其实刚才那一瞬间,他是真的慌了——在完全无法反抗的力量面前,再精密的算计都没用。
但看清是湄若后,那份恐慌就变成了笃定。
她若想杀他,不必费这么大劲;她深夜而来,必然有别的目的。
湄若被他提醒,才想起还定着他的身,连忙收回灵力。
无形的束缚一消失,明楼立刻从床上坐起来,背靠着床头,目光沉沉地看着她。
房间里一时安静下来,只有窗外的风声。
月光透过窗棂,在地板上投下交错的光影,将两人的影子拉得很长。
“我该称呼你南小姐,还是……湄若道长?”明楼率先打破沉默,语气平静,却带着不容置疑的试探。
他已经猜到了答案,却需要一个确认。
湄若抬眼,迎上他探究的目光,坦然道:“我姓张,张湄若。
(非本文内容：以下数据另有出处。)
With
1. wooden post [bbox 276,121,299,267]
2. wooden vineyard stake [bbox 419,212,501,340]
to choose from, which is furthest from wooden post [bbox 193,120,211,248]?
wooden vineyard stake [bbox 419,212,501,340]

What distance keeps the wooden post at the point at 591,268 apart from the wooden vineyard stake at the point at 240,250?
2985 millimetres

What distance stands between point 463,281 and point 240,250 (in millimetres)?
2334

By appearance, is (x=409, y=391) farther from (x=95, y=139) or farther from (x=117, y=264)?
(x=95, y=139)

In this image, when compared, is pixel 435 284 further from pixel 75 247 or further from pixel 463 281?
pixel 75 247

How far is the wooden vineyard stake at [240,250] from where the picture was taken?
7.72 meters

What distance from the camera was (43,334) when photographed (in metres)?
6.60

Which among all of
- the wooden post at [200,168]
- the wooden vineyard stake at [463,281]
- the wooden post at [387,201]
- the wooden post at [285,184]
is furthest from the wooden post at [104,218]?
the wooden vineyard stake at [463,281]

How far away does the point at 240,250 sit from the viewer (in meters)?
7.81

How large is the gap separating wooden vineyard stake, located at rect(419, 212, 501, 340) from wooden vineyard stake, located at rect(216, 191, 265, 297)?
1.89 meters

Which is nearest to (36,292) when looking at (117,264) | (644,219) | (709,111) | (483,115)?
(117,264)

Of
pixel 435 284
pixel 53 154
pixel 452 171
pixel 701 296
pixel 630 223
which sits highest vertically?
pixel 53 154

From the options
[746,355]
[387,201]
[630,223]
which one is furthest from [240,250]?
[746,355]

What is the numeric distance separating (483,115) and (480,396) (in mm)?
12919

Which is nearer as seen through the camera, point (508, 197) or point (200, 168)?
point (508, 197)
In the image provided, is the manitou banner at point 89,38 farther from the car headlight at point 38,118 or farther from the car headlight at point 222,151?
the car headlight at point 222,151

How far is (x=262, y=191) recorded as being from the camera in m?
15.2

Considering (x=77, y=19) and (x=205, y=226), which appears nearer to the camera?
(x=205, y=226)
”
明楼微怔。他只知南京那位玄门高人单名一个“湄若”,却不知她姓张。
这个姓氏像块投入湖心的石子,让他想起一些零碎的情报——东北光复。
“原来是张道长。”他点了点头,没有追问更多。每个人都有秘密,他自己亦是如此。
“明先生不必多礼。”湄若走到窗边的椅子上坐下,与他保持着不远不近的距离,“我深夜叨扰,是想省些弯弯绕绕。”
“道长有话不妨直说。”明楼调整了一下坐姿,让自己看起来更从容些。
他能感觉到湄若的灵力还在周身萦绕,像层无形的屏障,隔绝了外界的窥探——看来她是真的打算摊牌了。
“我手下有个家族,出了两个叛徒。”湄若的声音冷了下来,月光照在她脸上,眸底的寒意比夜色更甚,“都是大汉奸。”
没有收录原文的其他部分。